Public bug reported:
After upgrading Mailman from 2.1.23 to 2.1.26-1 on Debian, things went smoothly, the list's mbox is updated but the archives are not updated. In the error log, one sees, for every message
Jun 23 19:59:03 2018 (20419) SHUNTING: 1529776742.660616+f4a3eea82ed27ce3f481064f194162863c62b280 Jun 23 21:35:24 2018 (20419) Uncaught runner exception: 'utf8' codec can't decode byte 0xaa in position 26: invalid start byte Jun 23 21:35:24 2018 (20419) Traceback (most recent call last): File "/var/lib/mailman/Mailman/Queue/Runner.py", line 119, in _oneloop self._onefile(msg, msgdata) File "/var/lib/mailman/Mailman/Queue/Runner.py", line 190, in _onefile keepqueued = self._dispose(mlist, msg, msgdata) File "/var/lib/mailman/Mailman/Queue/ArchRunner.py", line 77, in _dispose mlist.ArchiveMail(msg) File "/var/lib/mailman/Mailman/Archiver/Archiver.py", line 214, in ArchiveMail h.processUnixMailbox(f) File "/var/lib/mailman/Mailman/Archiver/pipermail.py", line 596, in processUnixMailbox self.add_article(a) File "/var/lib/mailman/Mailman/Archiver/pipermail.py", line 640, in add_article author = fixAuthor(article.decoded['author']) File "/var/lib/mailman/Mailman/Archiver/pipermail.py", line 63, in fixAuthor while i>0 and (L[i-1] in lowercase or UnicodeDecodeError: 'utf8' codec can't decode byte 0xaa in position 26: invalid start byte
This is always the same complaint. I have checked shunted messages and the mbox itself and I have not found any 0xaa value in them.

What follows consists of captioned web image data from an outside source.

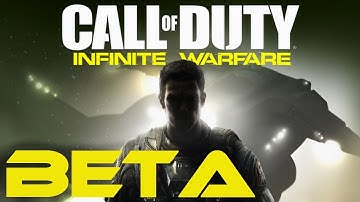 COD INFINITE WARFARE BETA "GAMEPLAY" Call of Duty Multiplayer Livestream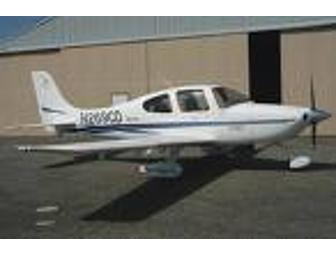 Learn to fly a plane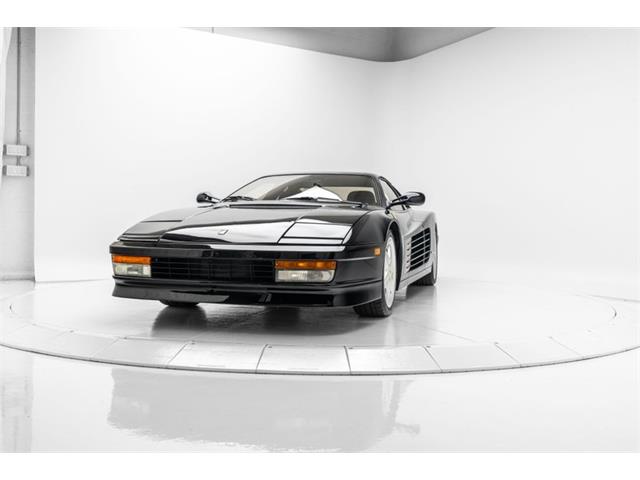 1989 Ferrari Testarossa (CC-2120351) for sale in Fort Lauderdale, Florida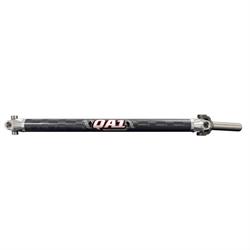 QA1 JJ-11262 2-1/4 In Dirt LM Carbon Fiber Driveshaft, 35.5 Inch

** Affects: mailman Importance: Undecided Status: New
** Tags: pipermail unicode
This may have something to do with the archive database. You can try the script at https://www.msapiro.net/scripts/hddump to dump the database for the affected period with --verbose and look for values of 'author' and 'decoded'['author']. Is there anything unusual in those or anything with a number like 'Doe, John 3rd'.
If you can post one of the shunted message files or email it to firstname.lastname@example.org if you don't want to post it, I'll see if I can duplicate this, but also, please see https://wiki.list.org/x/12812344 .

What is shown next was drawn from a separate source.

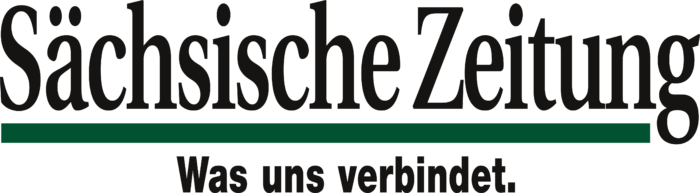 Sächsische Zeitung Logo text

** Changed in: mailman Status: New => Incomplete
** Changed in: mailman Assignee: (unassigned) => Mark Sapiro (msapiro)
I am experiencing the same issue migrating from 2.1.16 (on Ubuntu 14.04) to 2.1.26 (18.04).
As this was a blocker for the migration, I rsynced the /usr/lib/mailman directory from the 2.1.16 installation onto the new machine and the bin/arch/wipe worked again.

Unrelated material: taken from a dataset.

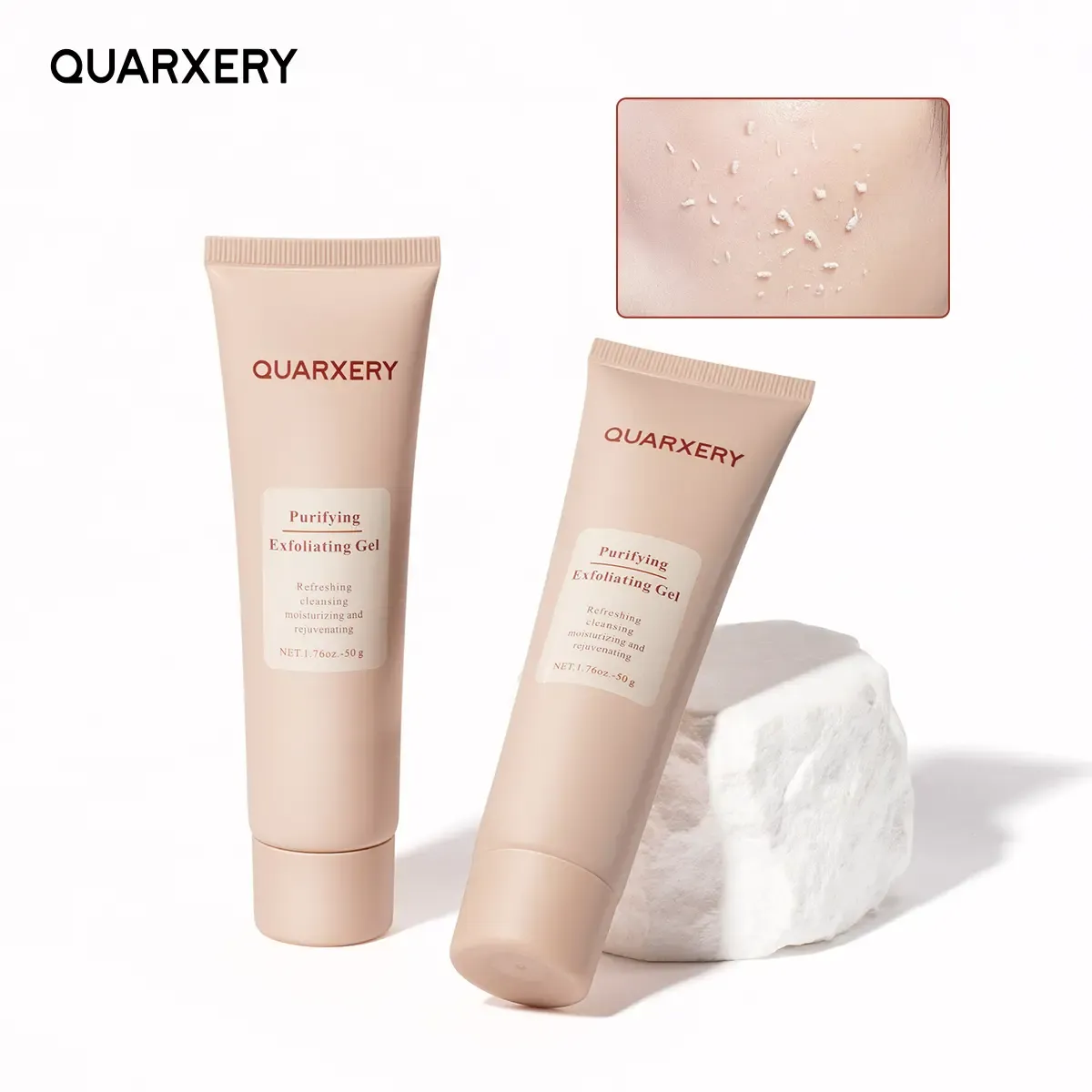 QUARXERY Gel Esfoliante Purificante 50g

Nothing I looked at on the author or decoded author looked out of place.
Are you saying that given the same input mbox file that 'bin/arch --wipe' throws the UnicodeDecodeError with Mailman 2.1.26 but not with 2.1.16? If so, that's strange as there are no changes between 2.1.16 and 2.1.26 in pipermail.py in the area of 'fixAuthor', and there don't seem to be any Debian patches in this area either.